> Do this
Reproduce the material below with "farthest" swapped for "most distant" everywhere it occurs, keeping everything else the same and omitting the pictures.

BEGIN Data lines

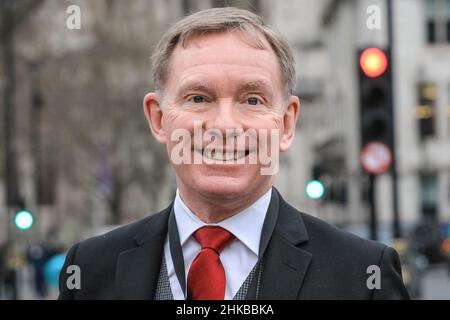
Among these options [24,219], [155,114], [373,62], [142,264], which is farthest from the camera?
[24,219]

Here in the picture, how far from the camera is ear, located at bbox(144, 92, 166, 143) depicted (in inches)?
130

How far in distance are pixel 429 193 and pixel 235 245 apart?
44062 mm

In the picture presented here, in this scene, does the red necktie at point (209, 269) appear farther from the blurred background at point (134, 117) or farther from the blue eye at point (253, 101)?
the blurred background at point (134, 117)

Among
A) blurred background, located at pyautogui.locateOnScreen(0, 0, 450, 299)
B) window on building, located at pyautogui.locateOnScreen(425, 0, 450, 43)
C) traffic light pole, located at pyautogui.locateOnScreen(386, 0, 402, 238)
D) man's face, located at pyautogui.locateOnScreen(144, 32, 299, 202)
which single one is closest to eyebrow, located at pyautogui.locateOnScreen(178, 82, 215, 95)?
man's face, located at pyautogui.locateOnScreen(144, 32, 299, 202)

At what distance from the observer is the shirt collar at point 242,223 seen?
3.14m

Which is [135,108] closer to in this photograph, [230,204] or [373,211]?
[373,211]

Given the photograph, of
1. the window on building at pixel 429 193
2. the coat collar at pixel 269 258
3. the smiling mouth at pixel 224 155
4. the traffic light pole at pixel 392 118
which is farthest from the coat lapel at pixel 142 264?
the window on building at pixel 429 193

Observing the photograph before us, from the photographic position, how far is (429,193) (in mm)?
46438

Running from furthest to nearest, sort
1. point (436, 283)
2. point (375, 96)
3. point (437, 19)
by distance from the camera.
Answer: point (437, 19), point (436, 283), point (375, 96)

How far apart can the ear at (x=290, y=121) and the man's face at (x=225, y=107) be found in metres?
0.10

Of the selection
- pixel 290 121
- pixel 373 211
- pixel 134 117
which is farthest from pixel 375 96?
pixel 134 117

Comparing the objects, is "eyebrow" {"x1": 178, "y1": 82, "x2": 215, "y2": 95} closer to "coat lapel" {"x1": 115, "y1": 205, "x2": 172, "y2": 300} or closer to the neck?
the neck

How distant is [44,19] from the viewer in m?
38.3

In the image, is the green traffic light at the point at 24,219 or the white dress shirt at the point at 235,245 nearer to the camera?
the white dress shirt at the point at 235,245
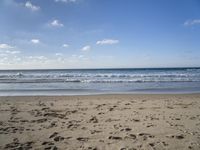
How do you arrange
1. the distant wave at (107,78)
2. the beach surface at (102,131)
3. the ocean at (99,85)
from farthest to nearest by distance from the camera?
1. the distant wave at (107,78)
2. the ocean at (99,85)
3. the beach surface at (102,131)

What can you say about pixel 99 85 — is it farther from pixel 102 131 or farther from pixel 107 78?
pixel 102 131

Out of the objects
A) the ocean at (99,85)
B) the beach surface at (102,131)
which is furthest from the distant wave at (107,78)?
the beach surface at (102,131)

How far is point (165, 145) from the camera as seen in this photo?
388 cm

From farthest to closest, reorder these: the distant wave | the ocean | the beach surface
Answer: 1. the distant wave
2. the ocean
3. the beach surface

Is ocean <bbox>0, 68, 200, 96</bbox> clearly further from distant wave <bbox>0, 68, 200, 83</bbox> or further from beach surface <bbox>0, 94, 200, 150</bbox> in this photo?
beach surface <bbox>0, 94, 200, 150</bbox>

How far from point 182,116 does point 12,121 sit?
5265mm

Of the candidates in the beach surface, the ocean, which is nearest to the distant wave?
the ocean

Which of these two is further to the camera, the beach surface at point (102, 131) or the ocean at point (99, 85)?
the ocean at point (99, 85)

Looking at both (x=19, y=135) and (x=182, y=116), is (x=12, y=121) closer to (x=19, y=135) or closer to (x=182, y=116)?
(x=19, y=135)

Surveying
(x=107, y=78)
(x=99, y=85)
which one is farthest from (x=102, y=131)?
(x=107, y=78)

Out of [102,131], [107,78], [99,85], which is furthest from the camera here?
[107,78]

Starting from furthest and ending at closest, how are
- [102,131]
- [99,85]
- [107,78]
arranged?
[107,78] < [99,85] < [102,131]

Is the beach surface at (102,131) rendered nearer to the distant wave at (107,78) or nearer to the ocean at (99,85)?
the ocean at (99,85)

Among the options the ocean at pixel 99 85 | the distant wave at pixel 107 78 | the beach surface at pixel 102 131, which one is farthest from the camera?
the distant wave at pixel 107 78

END Data lines

> Exercise result
Among these options [24,219], [155,114], [373,62], [142,264], which is most distant from the camera?
[24,219]

Here in the picture, how far from the camera is ear, located at bbox(144, 92, 166, 143) depicted (in inches)?
130

How far in distance are pixel 429 193 and pixel 235 245 apart?
44062 mm

In the picture presented here, in this scene, does the red necktie at point (209, 269) appear farther from the blurred background at point (134, 117) or farther from the blue eye at point (253, 101)?
the blurred background at point (134, 117)

Among
A) blurred background, located at pyautogui.locateOnScreen(0, 0, 450, 299)
B) window on building, located at pyautogui.locateOnScreen(425, 0, 450, 43)
C) traffic light pole, located at pyautogui.locateOnScreen(386, 0, 402, 238)
D) man's face, located at pyautogui.locateOnScreen(144, 32, 299, 202)
which single one is closest to eyebrow, located at pyautogui.locateOnScreen(178, 82, 215, 95)?
man's face, located at pyautogui.locateOnScreen(144, 32, 299, 202)

At what distance from the observer is the shirt collar at point 242,223 seen?
3.14m

Which is [135,108] closer to in this photograph, [230,204] or [373,211]?
[373,211]

Given the photograph, of
1. the window on building at pixel 429 193
2. the coat collar at pixel 269 258
3. the smiling mouth at pixel 224 155
4. the traffic light pole at pixel 392 118
which is most distant from the coat lapel at pixel 142 264?
the window on building at pixel 429 193

Observing the photograph before us, from the photographic position, how far is (429,193) (in mm)?
46438

Running from furthest to nearest, sort
1. point (436, 283)
2. point (375, 96)
3. point (437, 19)
by distance from the camera.
Answer: point (437, 19), point (436, 283), point (375, 96)

How far apart can the ear at (x=290, y=121) and the man's face at (x=225, y=107) be found in metres?
0.10

Of the selection
- pixel 290 121
- pixel 373 211
- pixel 134 117
which is most distant from pixel 375 96?
pixel 134 117

Comparing the objects, is "eyebrow" {"x1": 178, "y1": 82, "x2": 215, "y2": 95} closer to "coat lapel" {"x1": 115, "y1": 205, "x2": 172, "y2": 300} or closer to the neck?
the neck

How distant is [44,19] from the viewer in m?
38.3

In the image, is the green traffic light at the point at 24,219 or the white dress shirt at the point at 235,245 nearer to the camera?
the white dress shirt at the point at 235,245
How do you arrange
1. the distant wave at (107,78)
2. the beach surface at (102,131)
3. the ocean at (99,85)
from most distant to nearest by distance from the camera?
1. the distant wave at (107,78)
2. the ocean at (99,85)
3. the beach surface at (102,131)

What can you say about pixel 99 85 — is it farther from pixel 102 131 or farther from pixel 107 78?
pixel 102 131

Out of the objects
A) the ocean at (99,85)
B) the beach surface at (102,131)
which is furthest from the distant wave at (107,78)?
the beach surface at (102,131)

How far is point (165, 145) from the camera as seen in this photo?
388 cm

From most distant to closest, reorder these: the distant wave | the ocean | the beach surface
Answer: 1. the distant wave
2. the ocean
3. the beach surface

Is ocean <bbox>0, 68, 200, 96</bbox> clearly further from distant wave <bbox>0, 68, 200, 83</bbox> or further from beach surface <bbox>0, 94, 200, 150</bbox> in this photo?
beach surface <bbox>0, 94, 200, 150</bbox>

How far from point 182,116 does point 12,121 sit?
5265mm

Of the candidates in the beach surface, the ocean, which is nearest to the distant wave?
the ocean

Which of these two is further to the camera, the beach surface at point (102, 131) or the ocean at point (99, 85)?
the ocean at point (99, 85)

Looking at both (x=19, y=135) and (x=182, y=116), is (x=12, y=121) closer to (x=19, y=135) or closer to (x=182, y=116)?
(x=19, y=135)

Surveying
(x=107, y=78)
(x=99, y=85)
which one is most distant from (x=102, y=131)?
(x=107, y=78)

Out of [102,131], [107,78], [99,85], which is furthest from the camera here?
[107,78]

Starting from furthest and ending at closest, how are
- [102,131]
- [99,85]
- [107,78]
arranged?
[107,78] < [99,85] < [102,131]

Is the beach surface at (102,131) rendered nearer to the distant wave at (107,78) or nearer to the ocean at (99,85)?
the ocean at (99,85)

Among the options the ocean at pixel 99 85 | the distant wave at pixel 107 78 | the beach surface at pixel 102 131, which one is most distant from the camera?
the distant wave at pixel 107 78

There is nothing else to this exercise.